_Do this_
Based on the Hurricane Ike report below, explain in one to three sentences why rescue crews had to delay the start of their operations.
──────── Quoted text
Saturday, 27 September 2008

Hurricane Ike - Storm Pummels Texas Coast

01 September 13, 2008 - A worker inspects damage in front of the JPMorgan Chase Tower in downtown Houston, Texas, after powerful Hurricane Ike slammed into the Gulf Coast, shredding buildings, flooding streets, and knocking out power for millions of people. With winds reaching 110 miles (177 kilometers) an hour, Ike came ashore over Galveston, Texas, as a strong Category 2 storm just after 3 a.m. EST. The massive storm, nearly as big as Texas itself, moved over Houston before dawn, blowing out windows and scattering documents from skyscrapers such as the 75-story Chase Tower, the state's tallest building.

According to the Associated Press, Ike is the first hurricane since Alicia in 1983 to land a direct hit on Houston. —Photograph by Mark Wilson/Getty Images

The town of Clear Lake Shores in Galveston County, Texas, sits deep in floodwaters on September 13, 2008, after Hurricane Ike battered the coast early Saturday morning. Ike inundated the barrier island of Galveston with a 13.5-foot (4-meter) storm surge - a wall of water pushed ashore by the storm's winds.

Officials were relieved that the actual surge was much lower than the catastrophic 20 to 25 feet (6 to 7.6 meters) of water initially predicted. But heavily flooded streets are still hampering efforts to rescue people who chose to ride out the storm despite official warnings of "certain death" if they stayed. —Photograph by Marcio Jose Sanchez/AP

Debris scattered by Hurricane Ike covers State Highway 146 in Seabrook, Texas, on September 13, 2008. Because of Ike's unusually large size, hurricane - force winds and rain continued to pound a large swath of Texas and Louisiana well after landfall, forcing rescue crews to wait for the storm to pass to begin operations.
────────────────
──────── Recorded data
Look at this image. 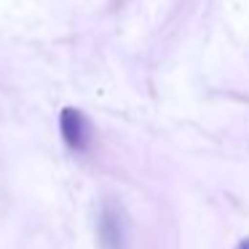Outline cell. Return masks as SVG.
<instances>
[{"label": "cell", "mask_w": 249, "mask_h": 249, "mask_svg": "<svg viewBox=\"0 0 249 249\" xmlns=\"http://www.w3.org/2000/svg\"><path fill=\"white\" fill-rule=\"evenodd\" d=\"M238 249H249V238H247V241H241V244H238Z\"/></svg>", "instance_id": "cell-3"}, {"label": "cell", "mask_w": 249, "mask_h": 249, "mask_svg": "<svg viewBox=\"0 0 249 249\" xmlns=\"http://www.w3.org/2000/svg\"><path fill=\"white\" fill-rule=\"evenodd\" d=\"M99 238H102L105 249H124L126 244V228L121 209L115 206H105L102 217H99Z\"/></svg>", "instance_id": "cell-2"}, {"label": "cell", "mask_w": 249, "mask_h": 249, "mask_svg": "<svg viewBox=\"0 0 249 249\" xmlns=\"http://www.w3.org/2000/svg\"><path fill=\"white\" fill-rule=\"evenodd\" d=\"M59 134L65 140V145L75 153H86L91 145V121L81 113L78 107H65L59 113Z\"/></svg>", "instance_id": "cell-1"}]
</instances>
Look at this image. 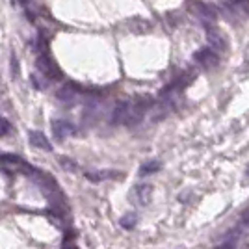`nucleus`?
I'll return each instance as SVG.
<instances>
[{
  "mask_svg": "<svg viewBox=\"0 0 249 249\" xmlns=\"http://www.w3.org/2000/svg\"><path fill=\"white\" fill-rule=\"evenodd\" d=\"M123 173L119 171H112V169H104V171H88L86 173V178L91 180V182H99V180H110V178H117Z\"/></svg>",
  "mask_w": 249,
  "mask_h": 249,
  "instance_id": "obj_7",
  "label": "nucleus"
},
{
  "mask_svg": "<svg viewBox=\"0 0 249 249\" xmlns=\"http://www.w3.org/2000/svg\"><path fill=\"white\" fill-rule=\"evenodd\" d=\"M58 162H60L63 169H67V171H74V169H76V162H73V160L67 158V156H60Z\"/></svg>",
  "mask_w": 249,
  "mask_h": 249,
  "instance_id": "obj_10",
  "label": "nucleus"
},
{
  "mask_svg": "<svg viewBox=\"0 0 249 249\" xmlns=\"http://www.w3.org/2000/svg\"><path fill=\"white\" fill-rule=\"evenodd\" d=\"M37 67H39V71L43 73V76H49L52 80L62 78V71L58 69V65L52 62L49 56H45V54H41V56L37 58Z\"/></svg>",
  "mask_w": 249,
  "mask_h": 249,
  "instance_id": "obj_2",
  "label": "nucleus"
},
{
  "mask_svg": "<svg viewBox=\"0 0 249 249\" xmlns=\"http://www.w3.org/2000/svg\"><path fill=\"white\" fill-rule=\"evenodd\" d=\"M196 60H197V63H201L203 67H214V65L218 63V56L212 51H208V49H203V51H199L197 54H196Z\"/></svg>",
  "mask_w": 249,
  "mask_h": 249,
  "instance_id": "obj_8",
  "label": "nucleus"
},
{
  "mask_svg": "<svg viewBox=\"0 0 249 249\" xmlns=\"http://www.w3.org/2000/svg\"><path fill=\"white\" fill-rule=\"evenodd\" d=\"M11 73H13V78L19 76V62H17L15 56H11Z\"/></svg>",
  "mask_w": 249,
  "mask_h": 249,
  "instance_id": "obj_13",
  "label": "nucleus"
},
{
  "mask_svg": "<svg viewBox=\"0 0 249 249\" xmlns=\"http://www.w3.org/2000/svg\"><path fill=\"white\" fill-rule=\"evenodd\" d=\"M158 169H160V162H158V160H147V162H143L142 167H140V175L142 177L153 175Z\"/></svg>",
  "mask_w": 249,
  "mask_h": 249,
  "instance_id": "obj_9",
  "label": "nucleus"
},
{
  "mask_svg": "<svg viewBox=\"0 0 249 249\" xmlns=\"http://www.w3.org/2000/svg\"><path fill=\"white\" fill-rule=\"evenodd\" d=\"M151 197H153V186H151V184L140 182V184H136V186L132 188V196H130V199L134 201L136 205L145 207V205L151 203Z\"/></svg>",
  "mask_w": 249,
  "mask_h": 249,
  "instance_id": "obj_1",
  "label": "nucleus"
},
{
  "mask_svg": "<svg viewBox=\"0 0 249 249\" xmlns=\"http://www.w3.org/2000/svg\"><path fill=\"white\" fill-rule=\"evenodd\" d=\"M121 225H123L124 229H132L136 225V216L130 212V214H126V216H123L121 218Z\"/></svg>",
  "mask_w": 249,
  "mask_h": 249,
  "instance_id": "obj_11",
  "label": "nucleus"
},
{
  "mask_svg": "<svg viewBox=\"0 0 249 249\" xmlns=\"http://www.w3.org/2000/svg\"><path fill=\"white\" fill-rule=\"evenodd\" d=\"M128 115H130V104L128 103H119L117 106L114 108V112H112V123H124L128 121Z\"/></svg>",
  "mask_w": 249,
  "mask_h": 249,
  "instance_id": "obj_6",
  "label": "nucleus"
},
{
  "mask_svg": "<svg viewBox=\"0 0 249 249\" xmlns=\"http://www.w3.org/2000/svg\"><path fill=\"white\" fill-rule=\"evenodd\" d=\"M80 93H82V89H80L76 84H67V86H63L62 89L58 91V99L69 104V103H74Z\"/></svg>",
────────────────
_Result of the exercise_
Because Ike was unusually large, hurricane-force winds and rain kept pounding a large swath of Texas and Louisiana well after landfall. Rescue crews therefore had to wait for the storm to pass before they could begin operations.